_Request 1_
Please list every person named in the thread that comes before the data.
_Request 2_
In the thread above the data, swap "delta patch" for "follow-up patch" and write the passage starting with "by Langsdorf, Mark" and going on through "it's really necessary.".

--- START OF Selected text ---

Why not at least move it to after the local_irq_disable()?

That local_irq_disable() will do tons of writes if you have
lockdep enabled, it calls trace_hardirqs_off() etc. Maybe they don't end
up ever mattering, but wouldn't it make much more sense to just move the
wbinvd down to just before the

while (1)
halt();

which is also likely to make sure that the compiler won't do anything at
all because everything is dead at that point with no function calls etc
happening.

Linus

2008-08-13 17:25:08

by Langsdorf, Mark

[permalink] [raw]
Subject: Re: invalidate caches before going into suspend

On Wednesday 13 August 2008, Linus Torvalds wrote:
>
> On Wed, 13 Aug 2008, Mark Langsdorf wrote:
> >
> > I don't think it's necessary. I can submit a delta patch later if you
> > think it's really necessary.
>
> Why not at least move it to after the local_irq_disable()?
>
> That local_irq_disable() will do tons of writes if you have
> lockdep enabled, it calls trace_hardirqs_off() etc. Maybe they don't end
> up ever mattering, but wouldn't it make much more sense to just move the
> wbinvd down to just before the
>
> while (1)
> halt();
>
> which is also likely to make sure that the compiler won't do anything at
> all because everything is dead at that point with no function calls etc
> happening.

I don't think we realized that local_irq_disable() did all that and
so we only tested the submitted patch. I've resubmitted the unified
patch after applying your suggestion. Thanks.

-Mark Langsdorf
Operating System Research Center
AMD

2008-08-13 17:29:46

by H. Peter Anvin

[permalink] [raw]
Subject: Re: invalidate caches before going into suspend

Ingo Molnar wrote:
>>>
>> Spurious interrupt of what kind? The only things that could come in
>> would not be non-INT type interrupts, and those aren't affected by
>> CLI.

--- END OF Selected text ---
--- START OF Data segment ---

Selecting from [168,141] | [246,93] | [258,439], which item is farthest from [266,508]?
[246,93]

--- END OF Data segment ---

_Full answer 1_
Linus Torvalds
Mark Langsdorf
H. Peter Anvin
Ingo Molnar

_Full answer 2_
by Langsdorf, Mark

[permalink] [raw]
Subject: Re: invalidate caches before going into suspend

On Wednesday 13 August 2008, Linus Torvalds wrote:
>
> On Wed, 13 Aug 2008, Mark Langsdorf wrote:
> >
> > I don't think it's necessary. I can submit a follow-up patch later if you
> > think it's really necessary.